Exercise instructions:
A - The Physics Regents score calculator page describes the newer Physical Science: Physics exam. List everything the page says that exam uses.
B - According to the Physics Regents score calculator page, what raw score corresponds to a scale score of 65 on the June 2025 public chart?

Score Calculators

Physics Regents Score Calculator | 2026 NY Scale

Convert Physics Regents raw scores to NY scale scores with Physical Setting and Physical Science modes, score table, exam dates, formulas, and study guide.
Updated for the Physical Science: Physics transition and latest public Physical Setting/Physics chart

Physics Regents Score Calculator

Use this Physics Regents Score Calculator to estimate your New York State Physics Regents scale score from a raw score. The calculator supports the legacy Physical Setting/Physics Regents and the newer Physical Science: Physics Regents. Physical Setting/Physics mode uses the latest publicly posted NYSED conversion chart available for June 2025, while Physical Science: Physics mode is a clearly marked planning estimate until the official 2026 conversion chart is released.

The Physics Regents is not scored as a simple percentage. A student earns raw-score credits first, and the final Regents scale score is found through a conversion chart for that exact exam administration. This tool gives students, parents, teachers, and tutors a practical way to estimate performance, plan retakes, and identify the fastest path to raw-score improvement.

85 Legacy Physical Setting/Physics raw maximum
49 Raw score for 65 on June 2025 public chart
45–55 Expected question range for Physical Science: Physics
3 hrs Standard testing time

Quick exam facts

Public chart mode: Physical Setting/Physics June 2025 conversion chart.

New exam mode: Physical Science: Physics NYSP-12SLS planning estimate.

June 2026 dates: Physical Science: Physics on June 10; Physical Setting/Physics on June 25.

Important: Use the official conversion chart for the exact exam administration when NYSED releases it.

Calculate your Physics Regents score

\[ \text{Scale Score} = f(\text{Total Raw Score}) \]

Physical Setting/Physics section totals

\[ \text{Physical Setting Raw Score} = A + B_1 + B_2 + C \] \[ \text{Maximum Raw Score} = 35 + 15 + 15 + 20 = 85 \]

Physical Science: Physics planning section totals

\[ \text{Physical Science Raw Score} = \text{MC Credits} + \text{CR Credits} \] \[ \text{Estimated Scale Score} = f\left(\operatorname{round}\left(\frac{\text{Raw Score}}{\text{Practice Max}}\times85\right)\right) \]
\[ \text{Projected Raw Score} = \text{Current Raw Score} + \Delta \text{Raw Points} \]
Physical Setting/Physics mode uses the latest publicly posted NYSED conversion chart available for June 2025. Use a newer chart when NYSED releases it for another administration.

What is the Physics Regents Score Calculator?

The Physics Regents Score Calculator is a score-estimation and study-planning tool for students taking New York State Physics Regents exams. It supports two important exam versions. The first is Physical Setting/Physics, the legacy exam aligned to the older core curriculum. The second is Physical Science: Physics, the newer NYSP-12SLS exam that uses question clusters, scientific practices, data interpretation, modeling, and evidence-based reasoning.

Given data:
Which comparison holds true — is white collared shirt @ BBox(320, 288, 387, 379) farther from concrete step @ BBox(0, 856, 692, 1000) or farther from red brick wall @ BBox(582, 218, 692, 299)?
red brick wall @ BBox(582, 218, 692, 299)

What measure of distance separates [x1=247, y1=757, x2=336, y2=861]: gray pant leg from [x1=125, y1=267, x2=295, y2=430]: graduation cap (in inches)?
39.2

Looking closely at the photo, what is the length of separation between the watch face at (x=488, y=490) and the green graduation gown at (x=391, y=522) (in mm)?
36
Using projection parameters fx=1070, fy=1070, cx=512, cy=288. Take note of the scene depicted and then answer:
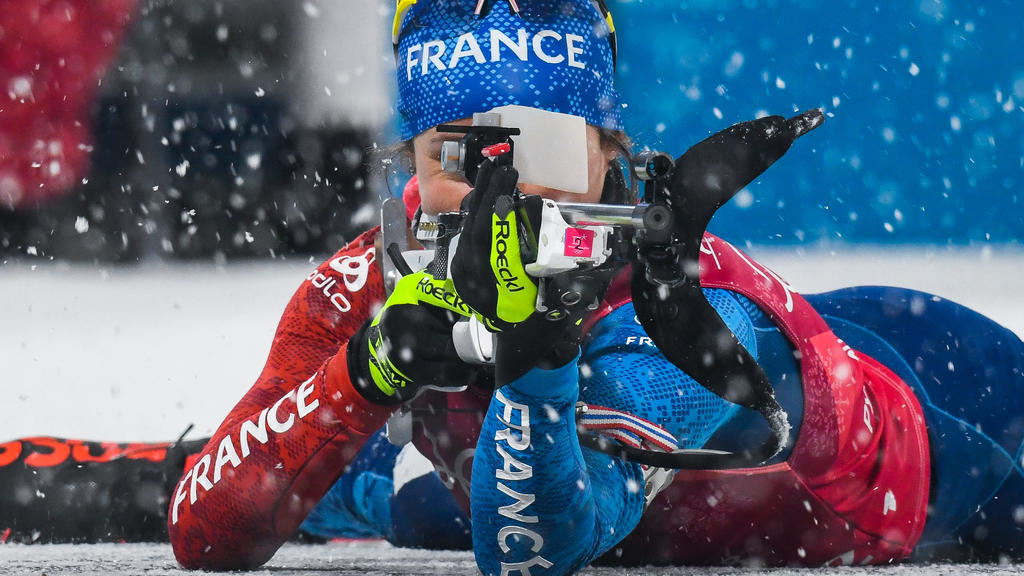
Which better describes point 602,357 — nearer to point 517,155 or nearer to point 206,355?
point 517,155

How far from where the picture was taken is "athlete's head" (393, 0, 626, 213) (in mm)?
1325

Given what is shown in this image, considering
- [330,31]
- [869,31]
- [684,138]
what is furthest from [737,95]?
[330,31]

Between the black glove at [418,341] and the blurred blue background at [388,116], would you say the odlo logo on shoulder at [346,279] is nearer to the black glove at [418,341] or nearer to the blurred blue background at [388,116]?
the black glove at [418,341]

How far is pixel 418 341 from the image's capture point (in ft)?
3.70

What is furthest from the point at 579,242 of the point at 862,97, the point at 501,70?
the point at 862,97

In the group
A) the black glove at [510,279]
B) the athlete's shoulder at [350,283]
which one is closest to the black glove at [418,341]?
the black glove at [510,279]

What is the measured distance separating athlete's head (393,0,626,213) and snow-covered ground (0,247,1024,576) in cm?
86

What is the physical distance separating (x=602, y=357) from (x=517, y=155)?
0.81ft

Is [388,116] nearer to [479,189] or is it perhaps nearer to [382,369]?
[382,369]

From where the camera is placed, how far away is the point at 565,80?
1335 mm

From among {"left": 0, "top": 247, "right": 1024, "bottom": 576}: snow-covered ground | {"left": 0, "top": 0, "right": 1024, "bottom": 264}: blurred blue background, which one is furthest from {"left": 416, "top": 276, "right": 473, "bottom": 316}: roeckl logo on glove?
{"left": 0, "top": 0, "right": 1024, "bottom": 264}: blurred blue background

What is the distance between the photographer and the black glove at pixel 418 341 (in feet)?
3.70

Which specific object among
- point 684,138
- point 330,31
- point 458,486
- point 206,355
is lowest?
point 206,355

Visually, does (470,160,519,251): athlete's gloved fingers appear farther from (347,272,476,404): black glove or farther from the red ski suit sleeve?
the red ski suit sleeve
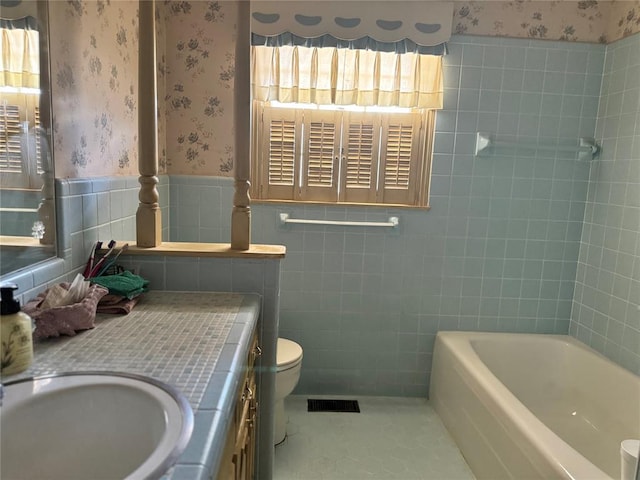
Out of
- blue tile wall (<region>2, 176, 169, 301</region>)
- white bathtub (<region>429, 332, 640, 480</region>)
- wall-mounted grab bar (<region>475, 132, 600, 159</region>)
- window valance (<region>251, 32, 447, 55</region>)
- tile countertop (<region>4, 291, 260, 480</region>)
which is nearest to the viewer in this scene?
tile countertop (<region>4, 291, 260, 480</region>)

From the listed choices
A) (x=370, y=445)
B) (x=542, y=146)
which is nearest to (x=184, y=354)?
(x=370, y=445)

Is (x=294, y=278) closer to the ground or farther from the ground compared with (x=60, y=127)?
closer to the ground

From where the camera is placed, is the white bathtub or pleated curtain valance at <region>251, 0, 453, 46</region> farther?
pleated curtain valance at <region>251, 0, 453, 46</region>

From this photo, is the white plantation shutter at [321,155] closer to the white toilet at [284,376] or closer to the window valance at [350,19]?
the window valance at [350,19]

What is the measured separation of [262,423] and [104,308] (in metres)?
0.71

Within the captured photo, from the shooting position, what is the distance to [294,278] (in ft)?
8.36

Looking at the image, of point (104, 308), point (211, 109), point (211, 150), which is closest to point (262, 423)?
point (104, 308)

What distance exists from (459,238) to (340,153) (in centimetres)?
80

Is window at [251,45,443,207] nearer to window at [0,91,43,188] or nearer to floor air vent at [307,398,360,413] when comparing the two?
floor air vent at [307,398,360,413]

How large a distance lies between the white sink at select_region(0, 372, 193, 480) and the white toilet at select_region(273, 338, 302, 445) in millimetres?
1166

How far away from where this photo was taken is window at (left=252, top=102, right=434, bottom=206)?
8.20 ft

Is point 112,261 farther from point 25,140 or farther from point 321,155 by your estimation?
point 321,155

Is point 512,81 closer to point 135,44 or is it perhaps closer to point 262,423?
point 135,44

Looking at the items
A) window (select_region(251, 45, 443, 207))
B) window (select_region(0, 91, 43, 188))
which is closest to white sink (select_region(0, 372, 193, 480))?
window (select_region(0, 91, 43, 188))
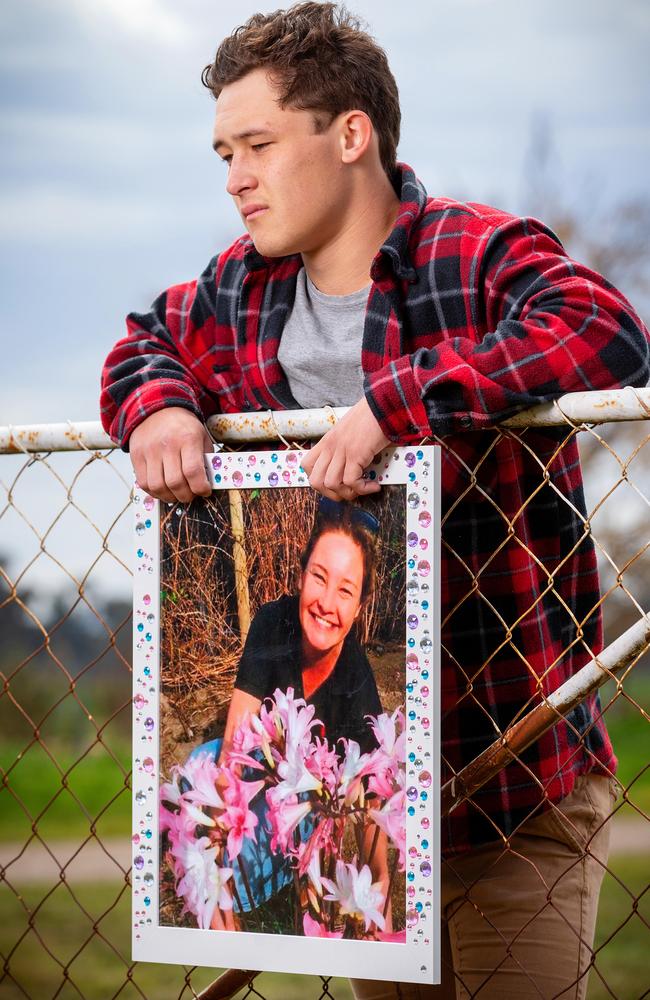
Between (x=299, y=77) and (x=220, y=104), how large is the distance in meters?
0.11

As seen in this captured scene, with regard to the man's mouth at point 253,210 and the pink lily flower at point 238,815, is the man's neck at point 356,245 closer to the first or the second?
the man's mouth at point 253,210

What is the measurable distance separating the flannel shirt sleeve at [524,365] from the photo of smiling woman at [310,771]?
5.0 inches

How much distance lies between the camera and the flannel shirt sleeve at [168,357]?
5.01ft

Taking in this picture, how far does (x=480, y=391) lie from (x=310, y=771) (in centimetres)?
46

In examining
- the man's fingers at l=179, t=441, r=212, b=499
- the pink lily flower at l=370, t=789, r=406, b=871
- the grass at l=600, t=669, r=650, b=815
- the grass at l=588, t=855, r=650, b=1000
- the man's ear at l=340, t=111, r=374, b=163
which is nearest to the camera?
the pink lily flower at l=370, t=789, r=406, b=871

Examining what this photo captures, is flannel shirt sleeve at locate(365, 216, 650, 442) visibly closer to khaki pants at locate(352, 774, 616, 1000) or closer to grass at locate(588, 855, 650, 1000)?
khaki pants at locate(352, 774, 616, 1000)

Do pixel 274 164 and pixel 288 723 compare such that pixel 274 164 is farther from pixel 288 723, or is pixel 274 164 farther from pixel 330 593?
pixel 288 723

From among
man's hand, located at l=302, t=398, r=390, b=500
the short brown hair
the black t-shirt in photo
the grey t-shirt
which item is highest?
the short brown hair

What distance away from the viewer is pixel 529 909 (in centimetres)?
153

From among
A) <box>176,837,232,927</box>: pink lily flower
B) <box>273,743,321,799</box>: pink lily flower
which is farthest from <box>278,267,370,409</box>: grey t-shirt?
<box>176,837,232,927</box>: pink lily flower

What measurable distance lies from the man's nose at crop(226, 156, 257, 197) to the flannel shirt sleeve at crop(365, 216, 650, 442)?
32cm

...

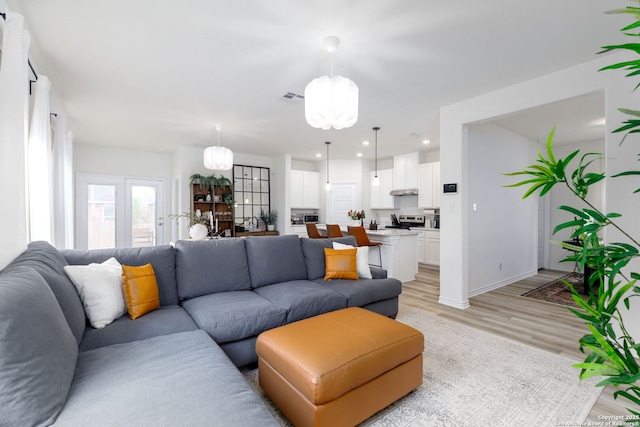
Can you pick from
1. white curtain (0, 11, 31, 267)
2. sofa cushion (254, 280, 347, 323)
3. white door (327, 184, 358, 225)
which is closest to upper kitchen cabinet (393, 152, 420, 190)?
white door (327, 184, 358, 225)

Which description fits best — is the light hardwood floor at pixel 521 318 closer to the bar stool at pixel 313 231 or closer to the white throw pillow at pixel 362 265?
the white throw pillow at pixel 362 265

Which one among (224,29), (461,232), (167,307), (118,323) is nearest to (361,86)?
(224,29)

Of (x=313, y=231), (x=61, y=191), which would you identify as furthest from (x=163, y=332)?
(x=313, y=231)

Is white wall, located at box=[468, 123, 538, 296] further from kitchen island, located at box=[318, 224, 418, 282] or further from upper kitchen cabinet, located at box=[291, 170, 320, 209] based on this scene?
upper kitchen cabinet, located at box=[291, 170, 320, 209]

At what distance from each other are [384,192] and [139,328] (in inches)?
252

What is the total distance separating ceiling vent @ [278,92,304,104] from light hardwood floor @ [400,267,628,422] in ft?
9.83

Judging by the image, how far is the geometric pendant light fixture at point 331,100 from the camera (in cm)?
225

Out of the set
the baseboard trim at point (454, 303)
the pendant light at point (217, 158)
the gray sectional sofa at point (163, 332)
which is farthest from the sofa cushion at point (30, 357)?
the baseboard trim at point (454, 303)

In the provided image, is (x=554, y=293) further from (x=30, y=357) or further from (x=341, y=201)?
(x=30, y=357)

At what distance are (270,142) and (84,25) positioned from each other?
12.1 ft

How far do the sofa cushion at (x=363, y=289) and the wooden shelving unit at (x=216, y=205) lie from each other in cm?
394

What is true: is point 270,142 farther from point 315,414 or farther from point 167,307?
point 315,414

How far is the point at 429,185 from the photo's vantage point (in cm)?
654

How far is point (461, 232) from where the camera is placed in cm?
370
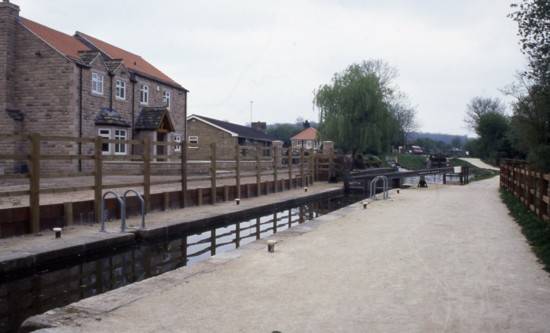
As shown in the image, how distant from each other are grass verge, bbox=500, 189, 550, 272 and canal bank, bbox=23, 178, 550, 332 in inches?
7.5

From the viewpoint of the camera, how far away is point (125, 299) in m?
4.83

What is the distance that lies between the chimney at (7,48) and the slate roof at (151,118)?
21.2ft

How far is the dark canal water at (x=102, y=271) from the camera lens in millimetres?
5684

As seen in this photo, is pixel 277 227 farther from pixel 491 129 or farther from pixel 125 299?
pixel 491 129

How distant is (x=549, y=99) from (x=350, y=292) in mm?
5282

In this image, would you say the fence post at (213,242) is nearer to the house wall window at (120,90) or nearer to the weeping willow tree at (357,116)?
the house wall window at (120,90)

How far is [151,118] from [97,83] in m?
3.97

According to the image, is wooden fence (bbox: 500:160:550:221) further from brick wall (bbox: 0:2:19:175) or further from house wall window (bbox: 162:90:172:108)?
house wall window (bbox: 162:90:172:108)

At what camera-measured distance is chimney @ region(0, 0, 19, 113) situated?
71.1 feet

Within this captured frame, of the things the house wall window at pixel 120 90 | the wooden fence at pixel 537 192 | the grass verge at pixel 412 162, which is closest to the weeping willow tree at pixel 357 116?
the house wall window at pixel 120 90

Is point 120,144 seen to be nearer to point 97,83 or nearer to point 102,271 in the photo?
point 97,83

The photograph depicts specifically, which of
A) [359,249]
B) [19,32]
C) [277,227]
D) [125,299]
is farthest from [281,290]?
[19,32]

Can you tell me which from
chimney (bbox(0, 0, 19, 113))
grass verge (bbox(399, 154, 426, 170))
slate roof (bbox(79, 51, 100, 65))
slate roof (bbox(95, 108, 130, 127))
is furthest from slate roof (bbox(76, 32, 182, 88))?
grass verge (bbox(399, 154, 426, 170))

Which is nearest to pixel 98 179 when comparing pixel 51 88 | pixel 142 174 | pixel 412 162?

* * *

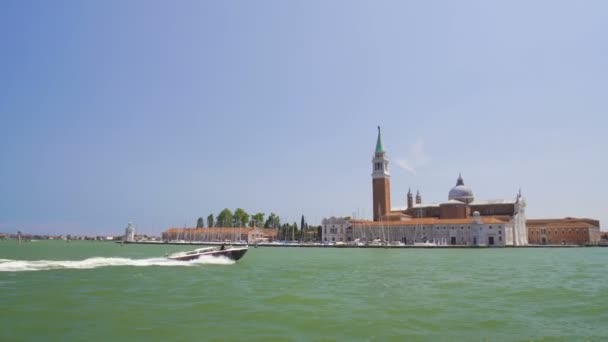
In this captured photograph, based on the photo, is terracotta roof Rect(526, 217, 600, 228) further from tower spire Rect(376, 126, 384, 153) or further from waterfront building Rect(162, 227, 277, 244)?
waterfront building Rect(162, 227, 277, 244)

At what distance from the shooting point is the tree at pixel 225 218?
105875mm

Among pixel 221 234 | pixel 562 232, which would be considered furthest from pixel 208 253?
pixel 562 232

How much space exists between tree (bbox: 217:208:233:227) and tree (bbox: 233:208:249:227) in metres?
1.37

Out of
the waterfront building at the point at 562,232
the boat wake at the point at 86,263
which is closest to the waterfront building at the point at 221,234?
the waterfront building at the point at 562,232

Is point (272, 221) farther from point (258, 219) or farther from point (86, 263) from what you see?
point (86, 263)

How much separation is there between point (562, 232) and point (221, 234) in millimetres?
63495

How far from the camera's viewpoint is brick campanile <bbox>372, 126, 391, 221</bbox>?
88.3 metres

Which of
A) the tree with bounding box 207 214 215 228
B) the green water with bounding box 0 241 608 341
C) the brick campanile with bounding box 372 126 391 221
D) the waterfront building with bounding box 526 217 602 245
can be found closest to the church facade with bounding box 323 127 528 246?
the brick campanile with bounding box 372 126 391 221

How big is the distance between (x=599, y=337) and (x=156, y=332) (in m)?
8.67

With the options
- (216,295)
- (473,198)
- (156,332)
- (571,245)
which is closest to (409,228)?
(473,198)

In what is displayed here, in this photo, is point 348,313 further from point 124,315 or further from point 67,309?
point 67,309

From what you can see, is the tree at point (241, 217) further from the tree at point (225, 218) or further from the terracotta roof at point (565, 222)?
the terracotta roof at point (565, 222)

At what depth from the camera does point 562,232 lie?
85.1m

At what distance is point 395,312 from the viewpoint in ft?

Written answers:
A -
- Question clusters
- Scientific practices
- Data interpretation
- Modeling
- Evidence-based reasoning

B - A raw score of 49.